Sobre “e chassiná”: é um cesto grande, semelhante a uma casa, feito na maioria das vezes de vime; enchem-no de trigo quando desejam armazená-lo. Em aramaico: “foram destruídos os celeiros, foram arruinados os depósitos” se traduz “chusnaiá”.

E costumavam reunir as frutas frescas, como figos e uvas, cobrindo-as com uma espécie de trançado de folhas de salgueiro ou de canas; e este trançado se chama “signin”, cujo sentido é uma cerca, da expressão (Cântico dos Cânticos 7:3) “cercada de rosas”.

Sobre “chotal”: é um vaso de cortiça ou de junco, no qual se colocam as frutas frescas no momento da venda, para que não sejam manuseadas com a mão, como estes com os quais se vendem as frutas frescas no Egito, aos quais chamam “al-dubla”, da expressão (Ezequiel 16:4) “nem foste enfaixada com faixas”.

Bartenura · Keilim 16:5
פָּטִילְיָא. קֻפָּה עֲשׂוּיָה מִמִּינִים שֶׁל עֲרָבָה, וְאוֹצְרִים בָּהּ גְּרוֹגָרוֹת…

Sobre “patiliá”: cesto feito de tipos de vime, e nele se armazenam figos secos.

Sobre “e chassiná”: uma espécie de cesto feito de espinhos, e nele se coloca barro.

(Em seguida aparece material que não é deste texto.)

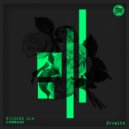 Richard Ulh - Ven A Bailar (Original Mix)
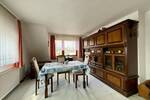 Doppelhaushälfte Isernhagen Isernhagen N.B. - 3 Zimmer, 82 m&sup2;, 284.000&euro; | Angebot:26819974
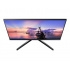 Monitor Samsung LF22T350FHNXZA LED 22", 1920x1080 Full HD, FreeSync, 75Hz, HDMI, Azul   9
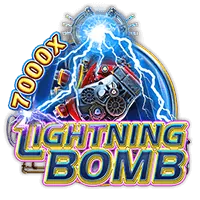 User managing privacy settings for Jilibet Free 60 account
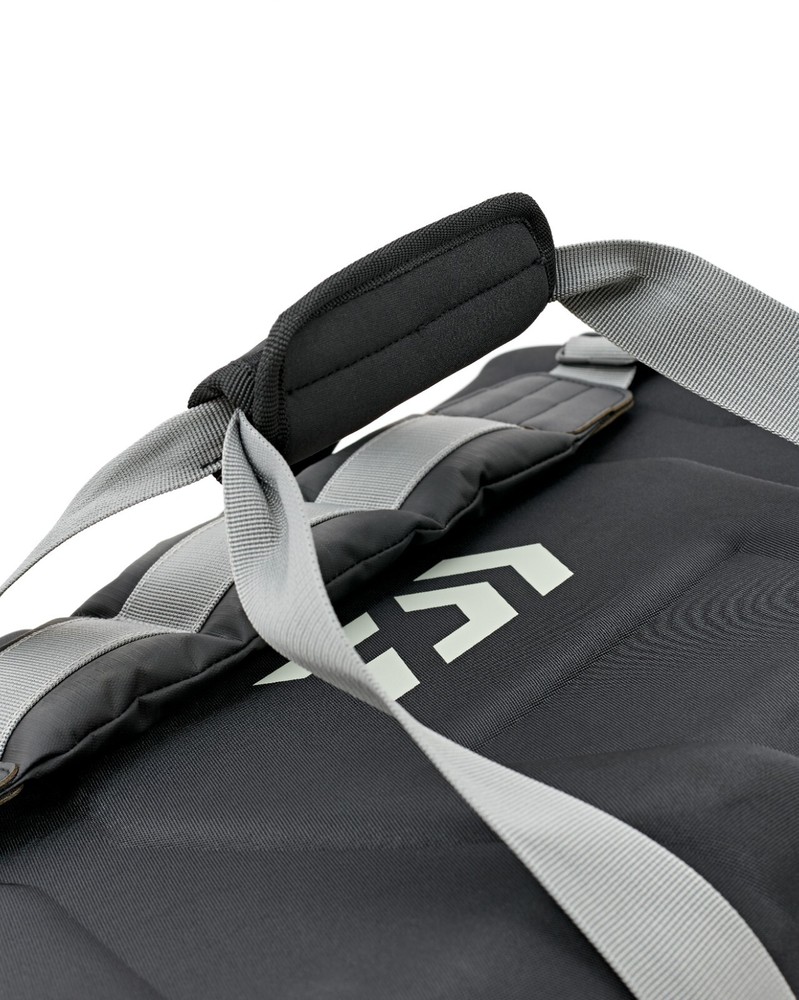 Daiwa Tournament Coolbag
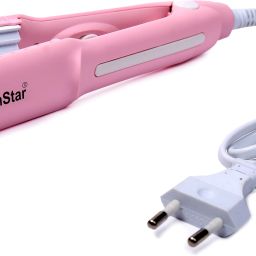 GlamStar 8006 Professional Hair Crimper 8006 Hair Styler-image-7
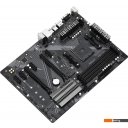 Материнские платы ASRock B450 Pro4 R2.0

Sobre “signiot”: expressão de “cercada de rosas”; fazem-se uma espécie de cestinha pequena de folhas, e cobrem-se com ela frutas; e não é senão trabalho provisório.

Sobre “de galhos”: dos ramos da tamareira.

Sobre “chotal”: vaso que se faz de ramos de tamareira, e nele se colocam tâmaras frescas, que amadurecem em seu interior.

Sobre “coloca e retira dele”: mas se não se pode retirar as tâmaras a não ser rasgando-o ou desatando seus ramos, é puro, pois, uma vez que o rasga ou o desata, joga-o no lixo, e é considerado uso provisório.

Perush — os Mefarshim · הַמְפָרְשִׁים

Massechet Keilim não possui Guemará no Talmud Bavli — como a maior parte de Seder Tehorot (com exceção de Massechet Nidá), é um tratado de mishnayot puras, sem o debate amoraíco que caracteriza a maioria dos demais tratados. Por isso, o comentário de Rashi é omitido nesta e em todas as demais mishnayot deste tratado.